● Short exercise A
In the fact check on native title claims, on what date did Eddie Koiki Mabo and four other Torres Strait Islanders begin their legal claim?

........

Senator Hanson’s claim is baseless.
Experts consulted by Fact Check could not identify any native title decisions in Australia which have dispossessed a freehold land title holder of their land.
The High Court’s Mabo decision in 1992 did not give Indigenous people the right to reclaim traditional lands from just anyone.
Private property held under freehold title, such as your house and backyard, has already had any native title extinguished under Australian law.
Native title claims can only be made on Crown land, though this land may be covered by a pastoral lease or other interests that are deemed by law to prevail over native title.
But even in the case of pastoral leases, the High Court’s 1996 Wik decision found that the rights of pastoralists and native title holders can co-exist, and that when they are in conflict, the rights of the leaseholder prevail over those of the native title holder.
Experts were adamant that dispossession of freehold title through a native title claim is not consistent with Australian law.
Assessing the claim
Fact Check contacted Senator Hanson’s office to ask for the source of her claim, but did not receive a response.
In making her claim, Senator Hanson said people had been “dispossessed of their lands”.
Kate Galloway, an associate professor in the Faculty of Law at Bond University, told Fact Check that dispossession means to “cancel or nullify someone’s legitimate right to land”.
“Dispossession doesn’t relate to public rights to land, or rights to access public land,” she said. “In Australia, we don’t have private title, generally, to beachfront or other public places … if the general public is stopped from accessing parts of land, that’s not regarded as dispossession. That’s just a loss of public access.”
Associate professor Galloway said that possession can describe a right of a tenant of a property, for example, but that doesn’t set possession up as the opposite of dispossession in relation to land title.
“When we talk about possession of land, possession can mean, literally, if you’re in possession of a house, then you might be the tenant or you might be a guest. It doesn’t mean that you own it, or that you have the title to it, but you’re in possession of it. But if you throw out your guest, you don’t say that they’ve been dispossessed of that land.”
As Senator Hanson spoke of people being dispossessed of “their lands”, Fact Check takes this to mean someone who holds the title of the land under the law.
What was the Mabo decision?
The decision gets its name from one of its plaintiffs, Eddie Koiki Mabo, who along with four other Torres Strait Islanders, began a legal claim for ownership of their lands in the Murray Islands, situated in the Torres Strait between Papua New Guinea and Australia, on May 20, 1982.

........

● Short exercise B
Return every line of the entries below that contains the string "inches". Case counts.

● Provided information

........

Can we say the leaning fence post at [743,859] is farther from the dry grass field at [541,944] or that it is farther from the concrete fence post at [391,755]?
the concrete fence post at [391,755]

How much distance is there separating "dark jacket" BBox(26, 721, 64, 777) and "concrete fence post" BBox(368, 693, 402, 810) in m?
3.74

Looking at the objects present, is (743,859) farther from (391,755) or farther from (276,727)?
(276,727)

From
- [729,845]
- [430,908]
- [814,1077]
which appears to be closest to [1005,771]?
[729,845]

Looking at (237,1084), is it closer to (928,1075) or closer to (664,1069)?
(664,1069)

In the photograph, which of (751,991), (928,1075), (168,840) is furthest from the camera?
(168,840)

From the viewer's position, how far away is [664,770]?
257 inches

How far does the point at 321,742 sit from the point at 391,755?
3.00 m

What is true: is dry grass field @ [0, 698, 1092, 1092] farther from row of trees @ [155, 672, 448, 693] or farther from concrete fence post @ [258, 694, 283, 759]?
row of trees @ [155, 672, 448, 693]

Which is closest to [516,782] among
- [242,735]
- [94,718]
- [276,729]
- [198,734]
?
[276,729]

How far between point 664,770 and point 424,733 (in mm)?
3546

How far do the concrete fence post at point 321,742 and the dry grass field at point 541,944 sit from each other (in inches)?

........

● Complete answer A
May 20, 1982.

● Complete answer B
257 inches
How far do the concrete fence post at point 321,742 and the dry grass field at point 541,944 sit from each other (in inches)?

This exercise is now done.